Quote the data below in full, please, without altering anything.

● ● ● ●

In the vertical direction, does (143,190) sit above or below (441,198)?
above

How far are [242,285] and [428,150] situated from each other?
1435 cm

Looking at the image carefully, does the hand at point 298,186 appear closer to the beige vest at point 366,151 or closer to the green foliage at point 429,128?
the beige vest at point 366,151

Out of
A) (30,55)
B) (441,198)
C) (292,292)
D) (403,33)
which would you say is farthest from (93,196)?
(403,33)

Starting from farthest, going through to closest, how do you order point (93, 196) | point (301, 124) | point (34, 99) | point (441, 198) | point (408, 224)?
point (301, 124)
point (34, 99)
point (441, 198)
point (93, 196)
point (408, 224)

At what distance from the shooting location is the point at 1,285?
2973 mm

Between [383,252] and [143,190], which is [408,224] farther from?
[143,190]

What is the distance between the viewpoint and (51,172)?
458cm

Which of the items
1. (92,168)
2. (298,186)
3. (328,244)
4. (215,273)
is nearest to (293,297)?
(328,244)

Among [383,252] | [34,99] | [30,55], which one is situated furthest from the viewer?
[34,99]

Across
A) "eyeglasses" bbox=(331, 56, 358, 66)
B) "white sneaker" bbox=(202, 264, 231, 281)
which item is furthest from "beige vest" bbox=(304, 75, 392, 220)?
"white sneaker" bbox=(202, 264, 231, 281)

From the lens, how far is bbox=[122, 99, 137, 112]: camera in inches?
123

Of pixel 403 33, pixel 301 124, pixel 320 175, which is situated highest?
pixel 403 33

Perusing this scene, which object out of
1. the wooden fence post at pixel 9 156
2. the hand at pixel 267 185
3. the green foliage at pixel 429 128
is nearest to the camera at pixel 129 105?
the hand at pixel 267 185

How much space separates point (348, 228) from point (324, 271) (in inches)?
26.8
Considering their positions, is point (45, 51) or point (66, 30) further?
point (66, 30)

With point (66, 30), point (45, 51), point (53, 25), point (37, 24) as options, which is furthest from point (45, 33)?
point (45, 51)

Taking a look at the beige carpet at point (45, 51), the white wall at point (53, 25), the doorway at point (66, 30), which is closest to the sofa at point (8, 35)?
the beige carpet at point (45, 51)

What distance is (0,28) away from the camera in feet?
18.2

● ● ● ●

▸ Answer to the task
In the vertical direction, does (143,190) sit above or below (441,198)?
above

How far are [242,285] and [428,150] situated from each other?
1435 cm

Looking at the image carefully, does the hand at point 298,186 appear closer to the beige vest at point 366,151 or closer to the green foliage at point 429,128?
the beige vest at point 366,151

Out of
A) (30,55)
B) (441,198)
C) (292,292)
D) (403,33)
which would you say is farthest from (93,196)?
(403,33)

Starting from farthest, going through to closest, how do you order point (93, 196) | point (301, 124) | point (34, 99) | point (441, 198) | point (408, 224)?
point (301, 124)
point (34, 99)
point (441, 198)
point (93, 196)
point (408, 224)

At what distance from the shooting location is the point at 1,285?
2973 mm

Between [383,252] and [143,190], which is [408,224] farther from?
[143,190]

What is the distance between the viewpoint and (51,172)?
458cm

Which of the items
1. (92,168)
2. (298,186)
3. (328,244)
4. (215,273)
is nearest to (293,297)?
(328,244)

Among [383,252] | [34,99] | [30,55], which one is situated furthest from the viewer?
[34,99]

Across
A) "eyeglasses" bbox=(331, 56, 358, 66)
B) "white sneaker" bbox=(202, 264, 231, 281)
which item is furthest from "beige vest" bbox=(304, 75, 392, 220)?
"white sneaker" bbox=(202, 264, 231, 281)

From the lens, how far is bbox=[122, 99, 137, 112]: camera in inches?
123

Of pixel 403 33, pixel 301 124, pixel 320 175, which is situated highest?
pixel 403 33

Perusing this scene, which object out of
1. the wooden fence post at pixel 9 156
2. the hand at pixel 267 185
3. the green foliage at pixel 429 128
is nearest to the camera at pixel 129 105?
the hand at pixel 267 185

How much space separates point (348, 228) from point (324, 271) (in inches)?
26.8
Considering their positions, is point (45, 51) or point (66, 30) further?
point (66, 30)

With point (66, 30), point (45, 51), point (53, 25), point (37, 24) as options, which is furthest from point (45, 33)?
point (45, 51)

Taking a look at the beige carpet at point (45, 51), the white wall at point (53, 25), the doorway at point (66, 30), which is closest to the sofa at point (8, 35)?
the beige carpet at point (45, 51)

What distance is (0,28) away from the camera in feet?
18.2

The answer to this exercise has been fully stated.